The first training courses at No. 3 EFTS were not conducted by RAAF instructors under the auspices of EATS but by Essendon's civil organisations under government contract. The training aircraft were privately owned de Havilland Tiger Moths and Gipsy Moths. All air cadets were subject to RAAF discipline, and the school's training program was directed by Squadron Leader King. The initial intake of sixteen students arrived on 8 January 1940, and received eight weeks of instruction that finished on 4 March; all but one of the trainees had prior flying experience, and the course was accident-free. The next student intake at No. 3 EFTS arrived on 5 February 1940. The school's inaugural EATS course commenced in May. Overall student numbers at this time were reported as being 48, while staff totalled 50. The second EATS course began in July. By this time, Essendon's civilian presence had effectively been absorbed by the military organisation; privately owned aircraft were taken over by the RAAF, which had also begun employing its own aircraft, the first being a Gipsy Moth that arrived in March. Training accidents were frequent, particularly during landings, but did not result in any fatalities.
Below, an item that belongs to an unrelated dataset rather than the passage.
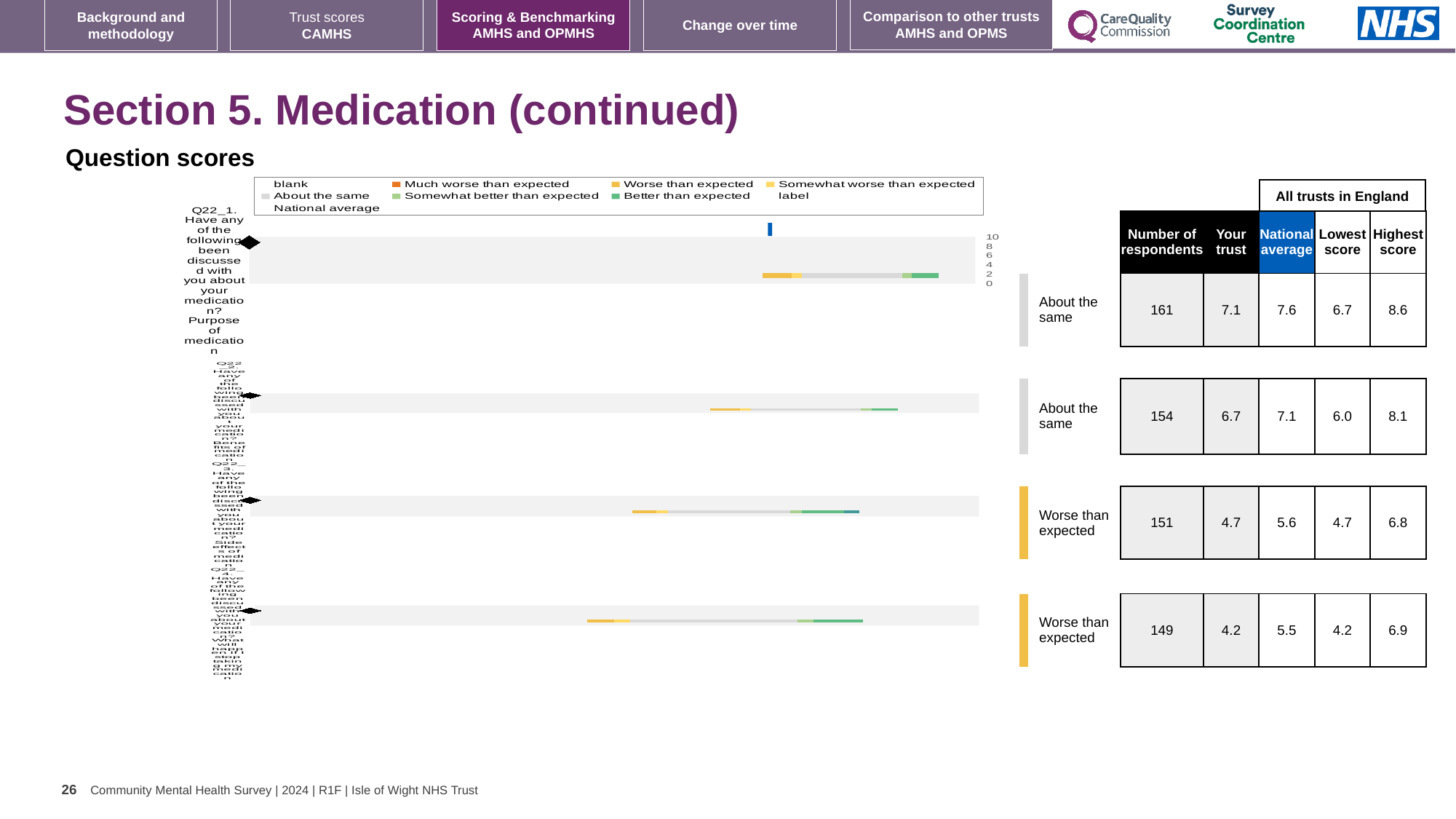
In the legend, what colour represents 'Better than expected'? Green What is the highest score across all trusts in England for the second question row? 8.1 For the second question row, which is larger: the 'Your trust' score or the national average? National average (7.1 vs 6.7) For the first row (Q22_1, purpose of medication), what is the 'Your trust' score shown in the table? 7.1 For the first row (Q22_1, purpose of medication), what is the national average score? 7.6 Which question row has the highest 'Your trust' score? The first row (Q22_1, purpose of medication), 7.1 For the third question row, what is the difference between the national average (5.6) and the 'Your trust' score (4.7)? 0.9 Which question row has the lowest 'Your trust' score? The fourth (bottom) row, 4.2 What kind of chart is used to show the question scores on this slide? bar chart How many question rows (bars) are plotted in the question scores charts? 4 How many respondents are listed for the fourth (bottom) question row? 149 What benchmark category is shown beside the third question row? Worse than expected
Clyde Fenton, known for his exploits as a flying doctor in the Northern Territory before being commissioned as a pilot in the RAAF, served as an instructor at No. 3 EFTS from mid-1940 to early 1942. King was posted to command No. 5 EFTS at Narromine, New South Wales, in December 1940. By this time No. 3 EFTS was reported as having graduated 200 pilots in the eight flying training courses it had run since its formation. One of its graduates was Nicky Barr, who become a fighter ace in the North African Campaign with twelve victories to his credit. No. 3 EFTS began operating a ground-based Link Trainer on 17 February 1941. The school started flying the recently introduced CAC Wackett Trainer in August 1941, but the type proved troublesome, delaying the training program. From September to November 1941, a detachment of personnel from No. 11 EFTS also utilised training facilities at Essendon, after their home aerodrome at Benalla had been inundated by heavy rain. No. 3 EFTS's instructors, students and Wackett Trainers were transferred to No. 11 EFTS during April 1942, and the Essendon school was disbanded on 1 May.